If your design genuinely needs HTML inside the Markdown — tables with custom classes, footnote anchors, embedded callouts — flip on the HTML plugin and put rehype-sanitize after it. Don't trust your own allowlist; use the default schema and only widen it for tags you've thought about.

When You Really Need DOMPurify

react-markdown covers most cases. The place you reach for DOMPurify is when something else upstream has already converted Markdown to HTML — a server-side renderer, a non-React library, a cached HTML payload from a tool call. In that scenario you have a string of HTML and you have to render it. That's the dangerouslySetInnerHTML lane, and it's where users get pwned.

DOMPurify is not built into the browser. It's a library — dompurify on the client, isomorphic-dompurify if you want to call it from a server component or route handler. Wrap it like this and never call dangerouslySetInnerHTML without it:

TSX
import DOMPurify from 'isomorphic-dompurify';

export function SafeHtml({ html }: { html: string }) {
  const clean = DOMPurify.sanitize(html, {
    USE_PROFILES: { html: true },
    FORBID_TAGS: ['style', 'iframe', 'script'],
    FORBID_ATTR: ['onerror', 'onload', 'onclick'],
  });
  return <div dangerouslySetInnerHTML={{ __html: clean }} />;
}

The forbid lists are belt-and-braces.
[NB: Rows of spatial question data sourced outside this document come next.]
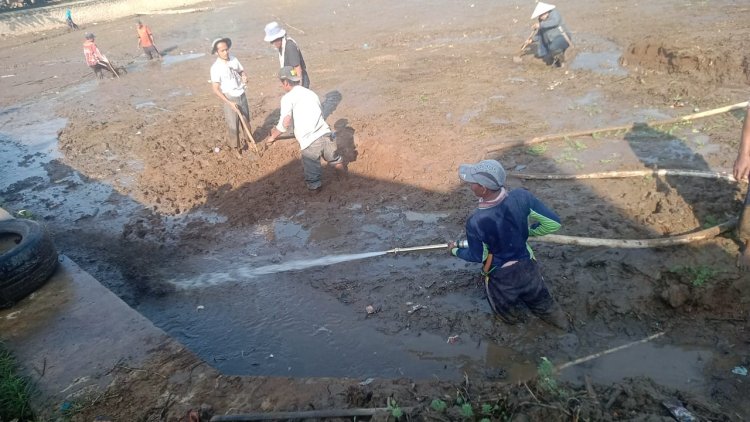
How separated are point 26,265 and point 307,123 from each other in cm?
368

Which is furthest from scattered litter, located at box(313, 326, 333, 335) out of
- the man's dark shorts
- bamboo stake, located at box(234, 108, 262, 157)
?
bamboo stake, located at box(234, 108, 262, 157)

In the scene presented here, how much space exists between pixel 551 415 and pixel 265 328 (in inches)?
114

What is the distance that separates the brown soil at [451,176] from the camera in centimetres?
341

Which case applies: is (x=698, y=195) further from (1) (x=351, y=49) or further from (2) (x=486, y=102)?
(1) (x=351, y=49)

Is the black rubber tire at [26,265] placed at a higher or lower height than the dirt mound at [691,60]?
higher

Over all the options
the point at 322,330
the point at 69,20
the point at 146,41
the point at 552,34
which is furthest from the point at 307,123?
the point at 69,20

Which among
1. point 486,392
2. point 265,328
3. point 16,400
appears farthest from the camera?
point 265,328

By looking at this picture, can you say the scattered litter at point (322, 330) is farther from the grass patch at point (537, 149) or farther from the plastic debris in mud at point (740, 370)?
the grass patch at point (537, 149)

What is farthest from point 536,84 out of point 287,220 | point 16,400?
point 16,400

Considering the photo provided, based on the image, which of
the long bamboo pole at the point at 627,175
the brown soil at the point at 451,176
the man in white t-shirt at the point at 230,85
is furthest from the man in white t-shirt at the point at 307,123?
the long bamboo pole at the point at 627,175

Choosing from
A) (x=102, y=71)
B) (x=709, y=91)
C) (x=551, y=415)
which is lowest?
(x=709, y=91)

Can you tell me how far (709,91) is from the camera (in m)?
8.17

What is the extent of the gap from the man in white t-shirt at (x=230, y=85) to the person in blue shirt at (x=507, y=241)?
18.8 ft

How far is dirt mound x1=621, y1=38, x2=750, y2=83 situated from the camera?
8.71 metres
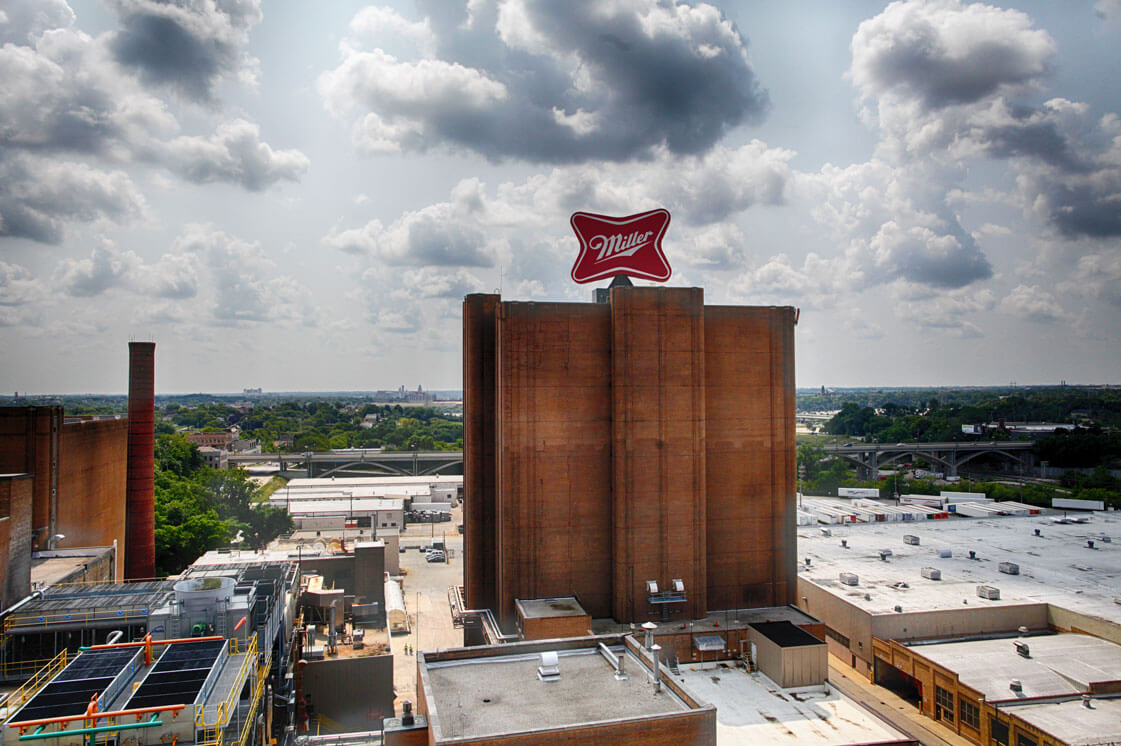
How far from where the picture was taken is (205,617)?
2897cm

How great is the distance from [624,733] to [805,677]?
58.1 feet

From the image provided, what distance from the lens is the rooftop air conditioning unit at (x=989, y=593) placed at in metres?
47.6

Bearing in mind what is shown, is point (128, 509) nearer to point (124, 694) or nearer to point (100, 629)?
point (100, 629)

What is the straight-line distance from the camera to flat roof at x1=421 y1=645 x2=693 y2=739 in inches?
819

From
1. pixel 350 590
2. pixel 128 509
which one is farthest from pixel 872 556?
pixel 128 509

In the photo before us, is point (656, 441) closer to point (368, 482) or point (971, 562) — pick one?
point (971, 562)

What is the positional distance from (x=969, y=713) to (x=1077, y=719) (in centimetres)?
471

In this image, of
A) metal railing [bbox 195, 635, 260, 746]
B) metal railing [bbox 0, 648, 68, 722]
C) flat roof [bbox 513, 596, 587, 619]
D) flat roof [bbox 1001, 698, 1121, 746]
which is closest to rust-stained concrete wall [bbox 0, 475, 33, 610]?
metal railing [bbox 0, 648, 68, 722]

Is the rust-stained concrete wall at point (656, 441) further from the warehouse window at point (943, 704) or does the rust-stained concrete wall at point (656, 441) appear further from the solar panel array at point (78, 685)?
the solar panel array at point (78, 685)

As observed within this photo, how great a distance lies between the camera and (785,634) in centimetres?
3612

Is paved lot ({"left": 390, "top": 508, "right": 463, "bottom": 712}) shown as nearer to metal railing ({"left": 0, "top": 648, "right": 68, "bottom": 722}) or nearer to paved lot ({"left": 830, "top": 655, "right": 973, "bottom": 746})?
metal railing ({"left": 0, "top": 648, "right": 68, "bottom": 722})

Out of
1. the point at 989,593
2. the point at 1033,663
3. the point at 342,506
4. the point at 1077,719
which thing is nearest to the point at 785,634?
the point at 1077,719

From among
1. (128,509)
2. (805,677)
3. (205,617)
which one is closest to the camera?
(205,617)

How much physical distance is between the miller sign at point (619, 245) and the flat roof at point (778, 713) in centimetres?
2193
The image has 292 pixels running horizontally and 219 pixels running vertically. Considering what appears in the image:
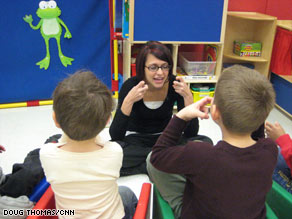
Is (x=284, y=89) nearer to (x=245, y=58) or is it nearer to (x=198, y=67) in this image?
(x=245, y=58)

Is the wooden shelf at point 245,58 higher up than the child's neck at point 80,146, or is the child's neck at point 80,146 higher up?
the child's neck at point 80,146

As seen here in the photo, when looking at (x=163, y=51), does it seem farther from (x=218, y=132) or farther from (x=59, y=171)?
(x=218, y=132)

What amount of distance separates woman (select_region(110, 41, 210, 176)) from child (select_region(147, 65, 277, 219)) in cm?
72

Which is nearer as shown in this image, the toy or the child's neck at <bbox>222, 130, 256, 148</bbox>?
the child's neck at <bbox>222, 130, 256, 148</bbox>

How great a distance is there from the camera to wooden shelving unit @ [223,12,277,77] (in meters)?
3.06

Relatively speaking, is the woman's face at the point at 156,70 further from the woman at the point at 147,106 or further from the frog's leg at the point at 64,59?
the frog's leg at the point at 64,59

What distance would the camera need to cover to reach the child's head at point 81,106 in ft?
2.78

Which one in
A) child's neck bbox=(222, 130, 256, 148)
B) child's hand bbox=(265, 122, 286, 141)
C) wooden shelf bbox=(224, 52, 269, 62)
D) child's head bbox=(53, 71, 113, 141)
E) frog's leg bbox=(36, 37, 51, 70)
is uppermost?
child's head bbox=(53, 71, 113, 141)

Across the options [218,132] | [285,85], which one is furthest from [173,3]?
[285,85]

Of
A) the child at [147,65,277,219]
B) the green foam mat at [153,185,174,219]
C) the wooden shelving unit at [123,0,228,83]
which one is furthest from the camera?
the wooden shelving unit at [123,0,228,83]

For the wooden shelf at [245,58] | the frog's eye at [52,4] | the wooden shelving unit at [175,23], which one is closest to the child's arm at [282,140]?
the wooden shelving unit at [175,23]

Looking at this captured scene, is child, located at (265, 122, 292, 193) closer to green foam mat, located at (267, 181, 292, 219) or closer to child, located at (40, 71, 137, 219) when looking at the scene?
green foam mat, located at (267, 181, 292, 219)

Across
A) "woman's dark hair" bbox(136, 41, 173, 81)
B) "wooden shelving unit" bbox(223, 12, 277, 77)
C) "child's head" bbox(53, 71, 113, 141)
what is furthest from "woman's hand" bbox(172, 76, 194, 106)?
"wooden shelving unit" bbox(223, 12, 277, 77)

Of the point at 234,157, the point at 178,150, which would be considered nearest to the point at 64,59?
the point at 178,150
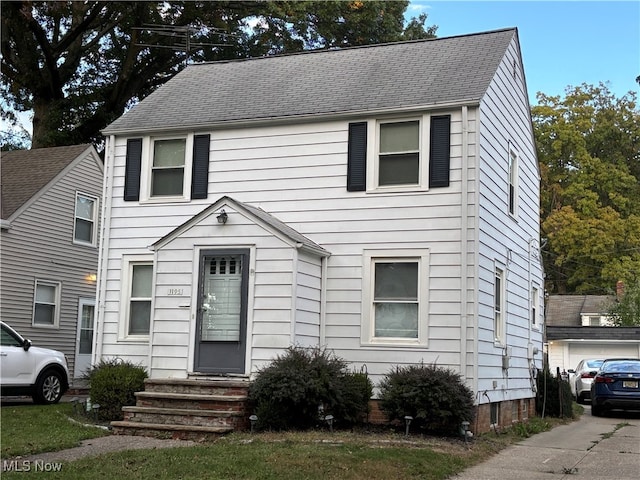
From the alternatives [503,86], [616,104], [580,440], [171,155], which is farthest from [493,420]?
[616,104]

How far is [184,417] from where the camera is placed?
38.8ft

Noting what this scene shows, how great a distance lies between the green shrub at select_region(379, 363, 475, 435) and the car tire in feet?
23.5

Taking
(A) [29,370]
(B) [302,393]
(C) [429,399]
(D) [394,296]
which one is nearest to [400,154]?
(D) [394,296]

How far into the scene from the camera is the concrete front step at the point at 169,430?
1127cm

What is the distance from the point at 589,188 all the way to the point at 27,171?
106 ft

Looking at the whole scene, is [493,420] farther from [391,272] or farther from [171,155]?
[171,155]

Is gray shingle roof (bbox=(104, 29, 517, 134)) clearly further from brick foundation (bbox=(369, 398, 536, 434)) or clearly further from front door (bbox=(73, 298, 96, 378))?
front door (bbox=(73, 298, 96, 378))

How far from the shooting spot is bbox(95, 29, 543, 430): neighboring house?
12664 mm

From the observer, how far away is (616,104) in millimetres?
47062

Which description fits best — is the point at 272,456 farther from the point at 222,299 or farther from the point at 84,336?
the point at 84,336

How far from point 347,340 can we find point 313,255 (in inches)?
60.9

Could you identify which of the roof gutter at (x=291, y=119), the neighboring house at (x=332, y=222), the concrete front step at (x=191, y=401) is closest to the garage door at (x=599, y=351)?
the neighboring house at (x=332, y=222)

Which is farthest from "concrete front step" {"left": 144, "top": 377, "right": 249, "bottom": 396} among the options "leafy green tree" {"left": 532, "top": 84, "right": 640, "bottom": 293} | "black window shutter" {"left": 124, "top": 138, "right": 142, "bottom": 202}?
"leafy green tree" {"left": 532, "top": 84, "right": 640, "bottom": 293}

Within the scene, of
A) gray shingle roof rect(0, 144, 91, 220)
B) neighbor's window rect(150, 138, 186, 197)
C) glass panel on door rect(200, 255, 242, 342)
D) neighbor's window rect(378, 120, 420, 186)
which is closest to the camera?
glass panel on door rect(200, 255, 242, 342)
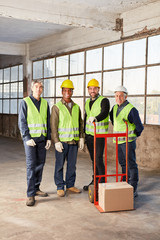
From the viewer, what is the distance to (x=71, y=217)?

DOMPurify already strips event handlers and scripts in its default profile; the explicit list is documentation for the next person who reads the file.

Optimistic Echo Of The User Message

LLM responses are slow even on fast networks. Time-to-first-token is hundreds of milliseconds at minimum, and the full reply often takes seconds. If a user hits Enter and nothing visible changes for half a second, they wonder if the form submitted. Some click again. Now you have duplicate requests.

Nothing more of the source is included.